Aude Robert offre au spectateur un regard personnel sur son environnement. Comme pour le cinéma que l’artiste affectionne tant (elle est également projectionniste professionnelle), elle fixe la réalité qu’elle transforme. Elle passe d’une réalité enregistrée à un territoire créé de toute pièce, pour s’en éloigner. Ses dessins, semblables à des figures en mouvement, en pleine mutation, oscillent entre la carte géographique, la dentelle et l’univers onirique. Des formes, qui tiennent à la fois d’une cartographie trouble et d’une végétation abstraite, affleurent la surface, laissant deviner une fusion entre « la carte et le territoire », entre le macrocosme et le microcosme. Ce va-et-vient créé entre le microscopique et le macroscopique perd le promeneur-regardeur dans un réseau de lignes, à la fois irréel et familier. Ces territoires existants mais savamment inventés prennent une forme très arachnéenne. Entre réseau urbain, nervure végétale et ouvrage animal, le repère, aussi bien dimensionnel que distinctif, est impossible. The reality is out of there*. Le travail d’assemblage, de superpositions, de liens, de traits de crayon, provoque un entrelacs graphique où l’œil peine à se fixer. Broderie, toile d’araignée, filet, nasse, stratification, vue du ciel, reproduction biologique, circonvolution cérébrale, autant de visions envisageables. Le dessin vibre, conduit le regardeur dans un voyage intérieur, dans une fluidité aérienne*, ou encore dans une densité aqueuse*, à s’y noyer.

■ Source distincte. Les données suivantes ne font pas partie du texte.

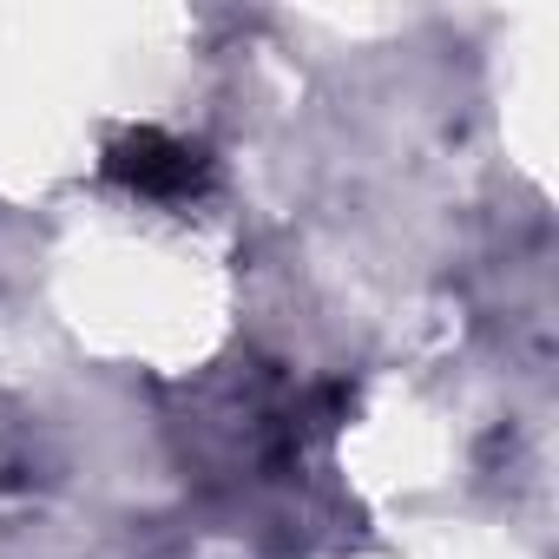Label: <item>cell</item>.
Wrapping results in <instances>:
<instances>
[{
	"mask_svg": "<svg viewBox=\"0 0 559 559\" xmlns=\"http://www.w3.org/2000/svg\"><path fill=\"white\" fill-rule=\"evenodd\" d=\"M106 171H112L119 185H132L139 198H198V191L211 185V158H204L198 145H185V139L152 132V126L112 139V145H106Z\"/></svg>",
	"mask_w": 559,
	"mask_h": 559,
	"instance_id": "cell-1",
	"label": "cell"
}]
</instances>
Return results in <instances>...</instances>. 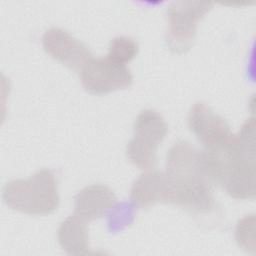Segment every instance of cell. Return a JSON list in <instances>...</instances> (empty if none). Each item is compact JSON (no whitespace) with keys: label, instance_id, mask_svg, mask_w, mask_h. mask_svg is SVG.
I'll return each mask as SVG.
<instances>
[{"label":"cell","instance_id":"5","mask_svg":"<svg viewBox=\"0 0 256 256\" xmlns=\"http://www.w3.org/2000/svg\"><path fill=\"white\" fill-rule=\"evenodd\" d=\"M212 7L213 3L207 1H174L170 4L166 44L173 53L185 54L193 47L198 23Z\"/></svg>","mask_w":256,"mask_h":256},{"label":"cell","instance_id":"8","mask_svg":"<svg viewBox=\"0 0 256 256\" xmlns=\"http://www.w3.org/2000/svg\"><path fill=\"white\" fill-rule=\"evenodd\" d=\"M45 52L68 68L79 72L92 58L88 47L61 28L47 30L42 38Z\"/></svg>","mask_w":256,"mask_h":256},{"label":"cell","instance_id":"6","mask_svg":"<svg viewBox=\"0 0 256 256\" xmlns=\"http://www.w3.org/2000/svg\"><path fill=\"white\" fill-rule=\"evenodd\" d=\"M80 75L84 89L97 96L127 89L133 84V76L127 65L107 57H92L84 65Z\"/></svg>","mask_w":256,"mask_h":256},{"label":"cell","instance_id":"4","mask_svg":"<svg viewBox=\"0 0 256 256\" xmlns=\"http://www.w3.org/2000/svg\"><path fill=\"white\" fill-rule=\"evenodd\" d=\"M167 133L168 125L158 112L151 109L142 111L134 123V136L126 148L129 161L144 171L154 169L157 149Z\"/></svg>","mask_w":256,"mask_h":256},{"label":"cell","instance_id":"2","mask_svg":"<svg viewBox=\"0 0 256 256\" xmlns=\"http://www.w3.org/2000/svg\"><path fill=\"white\" fill-rule=\"evenodd\" d=\"M166 174L171 184L170 204L194 215L208 214L216 207L202 151L189 142L179 141L171 147L167 154Z\"/></svg>","mask_w":256,"mask_h":256},{"label":"cell","instance_id":"12","mask_svg":"<svg viewBox=\"0 0 256 256\" xmlns=\"http://www.w3.org/2000/svg\"><path fill=\"white\" fill-rule=\"evenodd\" d=\"M139 46L132 38L119 36L111 41L107 58L121 64L131 62L138 54Z\"/></svg>","mask_w":256,"mask_h":256},{"label":"cell","instance_id":"10","mask_svg":"<svg viewBox=\"0 0 256 256\" xmlns=\"http://www.w3.org/2000/svg\"><path fill=\"white\" fill-rule=\"evenodd\" d=\"M114 192L107 186L96 184L81 190L75 198V215L86 223L102 218L116 204Z\"/></svg>","mask_w":256,"mask_h":256},{"label":"cell","instance_id":"9","mask_svg":"<svg viewBox=\"0 0 256 256\" xmlns=\"http://www.w3.org/2000/svg\"><path fill=\"white\" fill-rule=\"evenodd\" d=\"M171 184L166 172L153 171L141 175L131 189V200L138 208L157 203H170Z\"/></svg>","mask_w":256,"mask_h":256},{"label":"cell","instance_id":"1","mask_svg":"<svg viewBox=\"0 0 256 256\" xmlns=\"http://www.w3.org/2000/svg\"><path fill=\"white\" fill-rule=\"evenodd\" d=\"M212 184L237 200L255 196V119L251 117L225 144L202 151Z\"/></svg>","mask_w":256,"mask_h":256},{"label":"cell","instance_id":"11","mask_svg":"<svg viewBox=\"0 0 256 256\" xmlns=\"http://www.w3.org/2000/svg\"><path fill=\"white\" fill-rule=\"evenodd\" d=\"M58 240L68 254H87L90 249L87 223L75 214L68 217L58 230Z\"/></svg>","mask_w":256,"mask_h":256},{"label":"cell","instance_id":"3","mask_svg":"<svg viewBox=\"0 0 256 256\" xmlns=\"http://www.w3.org/2000/svg\"><path fill=\"white\" fill-rule=\"evenodd\" d=\"M4 203L12 210L33 216H47L60 204L58 182L53 171L43 169L27 180H13L3 189Z\"/></svg>","mask_w":256,"mask_h":256},{"label":"cell","instance_id":"7","mask_svg":"<svg viewBox=\"0 0 256 256\" xmlns=\"http://www.w3.org/2000/svg\"><path fill=\"white\" fill-rule=\"evenodd\" d=\"M188 125L205 149L219 147L233 136L225 119L203 102L195 103L190 109Z\"/></svg>","mask_w":256,"mask_h":256}]
</instances>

Terre, mer, eau*. L’aquarelle amène la couleur, faisant naître l’atmosphère. La couleur apparaît timidement dans l’œuvre graphique d’Aude Robert, comme si là aussi elle souhaitait respecter l’histoire du cinéma. Elle commence tout juste à coloriser ses dessins, à fixer la vibration lumineuse d’un environnement, à peindre l’impression du temps*. Oscillation du trait et pulsation de la couleur. Cette dernière apporte aux paysages de l’artiste des impressions spatiales et temporelles, et un rythme, ce rythme que nous percevons dans les vidéos, où les notions de respiration, de va-et-vient, d’équilibre et de déséquilibre sont convoquées. D’ailleurs, la plasticienne navigue elle-même dans ce balancement entre la vidéo et le dessin, pour au final voir ces deux pratiques se compléter, voire se combiner : les superpositions d’images dessinées sont semblables à des figures mobiles, la projection est nécessaire dans la conception des dessins, le format du papier est révélateur. Aude Robert ne négocie pas. Elle a fait le choix d’utiliser l’image en mouvement par ces deux procédés. Ce qui n’est pas n’a pas lieu d’être. Ce qui est, est !*
Elle est aussi cela Aude Robert, fluide et résolue.
* Phrases extraites de son carnet de bord – prises de notes.